These quick and easy Black Bean Tostadas are made with oven-crisped tortillas, refried black beans, and all of your favourite toppings. Simple to make and endlessly customizable, these vegetarian tostadas are a family favorite.

Who loves a quick and easy dinner? We sure do!
You know, something for those nights when you're tired, hungry, and just can't even.

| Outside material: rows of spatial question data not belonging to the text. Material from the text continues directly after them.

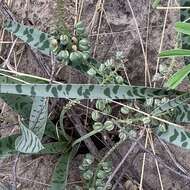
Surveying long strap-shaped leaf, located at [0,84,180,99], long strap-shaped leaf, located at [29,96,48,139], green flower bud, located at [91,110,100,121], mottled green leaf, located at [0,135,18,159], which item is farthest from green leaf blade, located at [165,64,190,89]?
mottled green leaf, located at [0,135,18,159]

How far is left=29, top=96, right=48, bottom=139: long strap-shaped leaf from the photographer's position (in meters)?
1.08

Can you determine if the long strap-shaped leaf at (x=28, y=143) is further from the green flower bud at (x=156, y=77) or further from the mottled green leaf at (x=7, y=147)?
the green flower bud at (x=156, y=77)

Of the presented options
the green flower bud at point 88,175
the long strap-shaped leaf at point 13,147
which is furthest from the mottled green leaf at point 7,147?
the green flower bud at point 88,175

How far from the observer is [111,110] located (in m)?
1.12

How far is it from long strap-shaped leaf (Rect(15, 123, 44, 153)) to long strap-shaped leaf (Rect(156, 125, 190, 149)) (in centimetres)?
26

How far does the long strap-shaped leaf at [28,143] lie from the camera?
1.00m

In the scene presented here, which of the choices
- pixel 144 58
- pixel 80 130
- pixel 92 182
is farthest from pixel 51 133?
pixel 144 58

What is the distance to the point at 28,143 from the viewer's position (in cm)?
103

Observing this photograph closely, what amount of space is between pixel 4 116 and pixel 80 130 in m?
0.25

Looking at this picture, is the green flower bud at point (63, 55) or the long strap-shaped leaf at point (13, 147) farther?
the long strap-shaped leaf at point (13, 147)

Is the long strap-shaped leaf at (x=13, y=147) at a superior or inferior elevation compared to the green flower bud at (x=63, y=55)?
inferior

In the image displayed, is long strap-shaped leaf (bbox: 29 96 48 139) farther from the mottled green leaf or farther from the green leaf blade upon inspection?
the green leaf blade

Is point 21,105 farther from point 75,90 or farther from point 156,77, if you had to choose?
point 156,77

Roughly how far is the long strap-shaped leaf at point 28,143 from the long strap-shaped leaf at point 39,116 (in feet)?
0.13
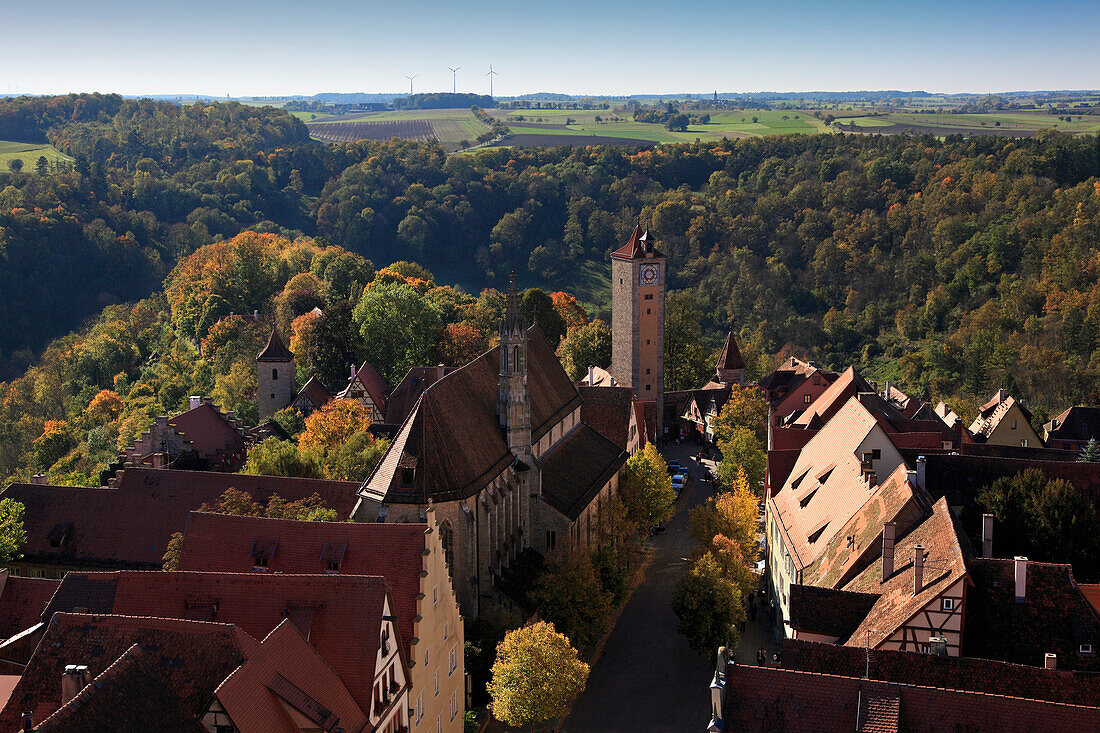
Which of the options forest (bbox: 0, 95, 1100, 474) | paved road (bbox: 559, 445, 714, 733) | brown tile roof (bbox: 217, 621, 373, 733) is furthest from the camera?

For those nights, I present to you: Black Bean Tostadas.
What's a tostada? Think of it as a taco, but flatter and crispier. Traditionally, tostadas were made to use up old tortillas. It starts by frying a corn tortilla on the stovetop, then piling on the toppings—typically refried beans, ground beef, then all the usual taco fixings.
I’ve opted for the healthier and easier option of baking the tortillas in the oven until they’re delightfully crispy. To make tostadas vegetarian, we simply skip the ground beef—there's lots of protein from the black beans.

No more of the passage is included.